I over celebrated with 2 bacon double cheeseburgers and a sundae from Hungry jacks on the way home, washed down with 4 double jack and coke cans cracked open as soon as i got back to our house. I was honestly surprised at how well the event went i didn’t care. We also had friends staying with us from Bali so i continued my celebration and over indulgence until they left on Tuesday evening, by which point, i felt horrible physically and also noticed, mentally. That week i was very sore in the left shoulder for almost 3 days which remains the biggest hurdle to solve and overcome. I then noticed the thought pattern of beating up on myself for “taking two steps forward and 3 backwards”. The thoughts start to spiral and build until I’m literally berating myself, which, i have come to recognise as a sign, I’m out of balance and need to take steps to improve my mental health a bit more.
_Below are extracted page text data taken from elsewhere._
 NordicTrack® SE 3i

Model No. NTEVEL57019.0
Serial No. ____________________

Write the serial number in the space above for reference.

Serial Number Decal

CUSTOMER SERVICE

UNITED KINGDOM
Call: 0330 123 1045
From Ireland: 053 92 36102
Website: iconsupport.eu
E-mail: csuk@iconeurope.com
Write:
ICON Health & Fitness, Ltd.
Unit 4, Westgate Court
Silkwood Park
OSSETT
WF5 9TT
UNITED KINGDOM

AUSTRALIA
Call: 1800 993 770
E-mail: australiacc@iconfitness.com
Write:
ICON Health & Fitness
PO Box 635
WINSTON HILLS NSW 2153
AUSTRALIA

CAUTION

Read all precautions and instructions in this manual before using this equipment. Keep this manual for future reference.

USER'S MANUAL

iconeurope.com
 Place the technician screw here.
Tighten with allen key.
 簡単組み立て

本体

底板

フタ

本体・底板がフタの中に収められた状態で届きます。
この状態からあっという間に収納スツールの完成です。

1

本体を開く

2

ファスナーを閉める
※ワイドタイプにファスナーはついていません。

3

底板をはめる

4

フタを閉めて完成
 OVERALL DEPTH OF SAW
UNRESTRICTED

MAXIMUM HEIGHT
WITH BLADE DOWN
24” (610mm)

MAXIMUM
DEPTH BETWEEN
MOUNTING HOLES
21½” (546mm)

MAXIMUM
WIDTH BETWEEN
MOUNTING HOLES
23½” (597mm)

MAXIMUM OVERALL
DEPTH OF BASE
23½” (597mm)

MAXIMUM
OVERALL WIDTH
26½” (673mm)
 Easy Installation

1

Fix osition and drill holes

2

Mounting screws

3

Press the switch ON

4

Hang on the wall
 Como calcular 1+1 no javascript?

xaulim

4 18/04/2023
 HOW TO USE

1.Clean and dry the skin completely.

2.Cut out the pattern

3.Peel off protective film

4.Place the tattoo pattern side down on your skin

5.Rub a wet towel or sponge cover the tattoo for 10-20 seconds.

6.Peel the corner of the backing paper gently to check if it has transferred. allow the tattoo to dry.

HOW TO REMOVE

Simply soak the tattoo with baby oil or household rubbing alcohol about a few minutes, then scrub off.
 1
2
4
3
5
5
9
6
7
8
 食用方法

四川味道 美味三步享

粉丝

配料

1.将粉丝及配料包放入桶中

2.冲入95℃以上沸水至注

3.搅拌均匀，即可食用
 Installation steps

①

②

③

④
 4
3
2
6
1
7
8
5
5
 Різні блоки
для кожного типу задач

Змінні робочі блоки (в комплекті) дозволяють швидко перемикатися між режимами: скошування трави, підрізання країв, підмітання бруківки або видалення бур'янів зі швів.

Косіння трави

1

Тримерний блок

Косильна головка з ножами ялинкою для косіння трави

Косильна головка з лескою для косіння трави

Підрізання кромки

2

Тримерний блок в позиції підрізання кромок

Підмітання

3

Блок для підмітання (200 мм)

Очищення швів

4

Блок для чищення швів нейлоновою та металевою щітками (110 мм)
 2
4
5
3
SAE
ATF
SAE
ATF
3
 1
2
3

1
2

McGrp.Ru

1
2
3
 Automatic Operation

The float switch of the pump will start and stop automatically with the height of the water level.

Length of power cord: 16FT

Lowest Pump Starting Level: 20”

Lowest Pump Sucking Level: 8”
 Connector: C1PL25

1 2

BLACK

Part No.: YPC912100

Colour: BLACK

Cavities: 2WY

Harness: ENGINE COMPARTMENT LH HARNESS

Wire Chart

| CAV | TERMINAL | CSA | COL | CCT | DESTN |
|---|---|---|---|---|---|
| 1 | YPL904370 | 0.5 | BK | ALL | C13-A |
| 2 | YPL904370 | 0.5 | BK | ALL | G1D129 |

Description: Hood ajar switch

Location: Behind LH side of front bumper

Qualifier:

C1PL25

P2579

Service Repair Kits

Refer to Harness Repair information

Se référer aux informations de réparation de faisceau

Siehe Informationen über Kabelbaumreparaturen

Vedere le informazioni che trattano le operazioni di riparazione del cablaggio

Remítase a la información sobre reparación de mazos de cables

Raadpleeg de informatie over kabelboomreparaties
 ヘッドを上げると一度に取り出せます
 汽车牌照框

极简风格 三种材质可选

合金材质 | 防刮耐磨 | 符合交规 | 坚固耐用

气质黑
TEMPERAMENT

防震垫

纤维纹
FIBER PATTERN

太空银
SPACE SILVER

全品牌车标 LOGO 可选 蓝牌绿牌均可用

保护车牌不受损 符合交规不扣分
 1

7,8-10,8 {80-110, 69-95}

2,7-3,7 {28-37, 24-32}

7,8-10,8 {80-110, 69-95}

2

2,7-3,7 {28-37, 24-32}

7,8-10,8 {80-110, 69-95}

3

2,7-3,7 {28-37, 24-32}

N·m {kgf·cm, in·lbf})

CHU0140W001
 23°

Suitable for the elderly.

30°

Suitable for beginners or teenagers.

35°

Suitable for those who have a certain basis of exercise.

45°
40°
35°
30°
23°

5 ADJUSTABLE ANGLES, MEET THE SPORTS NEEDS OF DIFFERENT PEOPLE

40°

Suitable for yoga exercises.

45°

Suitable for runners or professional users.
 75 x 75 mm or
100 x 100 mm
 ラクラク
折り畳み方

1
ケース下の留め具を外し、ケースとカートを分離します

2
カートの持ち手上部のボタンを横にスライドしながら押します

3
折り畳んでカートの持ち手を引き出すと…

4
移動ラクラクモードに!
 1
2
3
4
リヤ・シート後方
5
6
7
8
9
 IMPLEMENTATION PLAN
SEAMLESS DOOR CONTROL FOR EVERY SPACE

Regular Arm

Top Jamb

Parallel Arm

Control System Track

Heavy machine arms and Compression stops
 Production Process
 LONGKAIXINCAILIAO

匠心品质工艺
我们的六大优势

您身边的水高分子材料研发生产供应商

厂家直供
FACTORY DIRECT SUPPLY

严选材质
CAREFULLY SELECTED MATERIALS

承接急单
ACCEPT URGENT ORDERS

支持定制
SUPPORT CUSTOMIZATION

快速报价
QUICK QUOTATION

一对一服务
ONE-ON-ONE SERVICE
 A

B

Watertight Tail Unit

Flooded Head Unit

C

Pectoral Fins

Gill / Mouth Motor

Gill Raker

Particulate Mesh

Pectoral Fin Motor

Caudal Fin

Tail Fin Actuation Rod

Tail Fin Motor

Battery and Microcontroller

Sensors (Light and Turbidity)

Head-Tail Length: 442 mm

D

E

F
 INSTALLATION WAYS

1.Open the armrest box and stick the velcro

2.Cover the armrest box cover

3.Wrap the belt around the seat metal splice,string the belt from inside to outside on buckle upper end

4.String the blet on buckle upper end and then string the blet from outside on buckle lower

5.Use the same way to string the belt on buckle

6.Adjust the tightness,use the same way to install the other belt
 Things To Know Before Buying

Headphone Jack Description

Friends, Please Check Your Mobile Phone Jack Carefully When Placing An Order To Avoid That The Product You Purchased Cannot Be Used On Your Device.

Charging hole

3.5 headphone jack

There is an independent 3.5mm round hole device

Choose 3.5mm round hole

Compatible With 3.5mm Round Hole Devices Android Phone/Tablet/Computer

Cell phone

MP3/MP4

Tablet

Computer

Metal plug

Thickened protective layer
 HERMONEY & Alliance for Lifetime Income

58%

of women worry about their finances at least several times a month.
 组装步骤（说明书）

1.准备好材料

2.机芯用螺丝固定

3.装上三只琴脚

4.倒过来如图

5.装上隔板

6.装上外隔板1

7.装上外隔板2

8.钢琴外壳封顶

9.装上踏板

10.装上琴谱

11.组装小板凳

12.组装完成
I’ve discovered over the years that many people who have not had support around mental health are not consciously aware of how anxiety and depression creeps into their lives. Being able to recognise the patterns for myself has been one of the best tools i’ve developed. Examples of this would be, when i notice myself being overwhelmed easier and more frequently, when i find myself talk becoming more negative and self critical when i find myself avoiding social occasions in favour of rest and Netflix, when i reach my self selected “upper weight limit” because it generally means i’ve been self medicating with sugar and alcohol and lastly, when i find adequate sleep in no way sufficient to feel refreshed and energised.
As a jumpstart back onto the positive, I decided to bite the bullet and pay for some online swim video analysis from a great coach in Brisbane which, i feel, has already been useful and a step in the right decision. The week following the event i only did 2km on Wednesday (which felt horrible) and another 4km on Saturday morning, i tried to shake it off, start fresh, highlight the positives, plan for the week ahead and be gentler with myself. These steps generally work to some degree but more importantly they more often than not at least halt the downward spiral effects. In this instance it worked and this week has been the best week thus far. I swam Monday, Tuesday Morning, Thursday morning and Thursday night for a total of 13 kilometres. The plan is to hit roughly 20km for each week between now and the end of January. I’ve also be increasing my stretching, mobility and Pilates core work which has helped me recover better!
If that wasn’t all enough great news… I also hit another milestone this week, half way to my fundraising efforts for livin.org!